*Work required:*
Please output exactly the lines that run from the line with "Offerta Philips TV" through the final line of the data, inclusive, and nothing more.

*Dataset content:*
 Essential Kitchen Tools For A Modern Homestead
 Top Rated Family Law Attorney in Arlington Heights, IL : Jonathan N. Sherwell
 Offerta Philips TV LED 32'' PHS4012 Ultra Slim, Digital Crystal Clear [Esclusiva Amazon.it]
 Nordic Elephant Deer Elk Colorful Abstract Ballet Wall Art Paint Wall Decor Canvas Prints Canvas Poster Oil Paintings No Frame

*Written answer:*
 Offerta Philips TV LED 32'' PHS4012 Ultra Slim, Digital Crystal Clear [Esclusiva Amazon.it]
 Nordic Elephant Deer Elk Colorful Abstract Ballet Wall Art Paint Wall Decor Canvas Prints Canvas Poster Oil Paintings No Frame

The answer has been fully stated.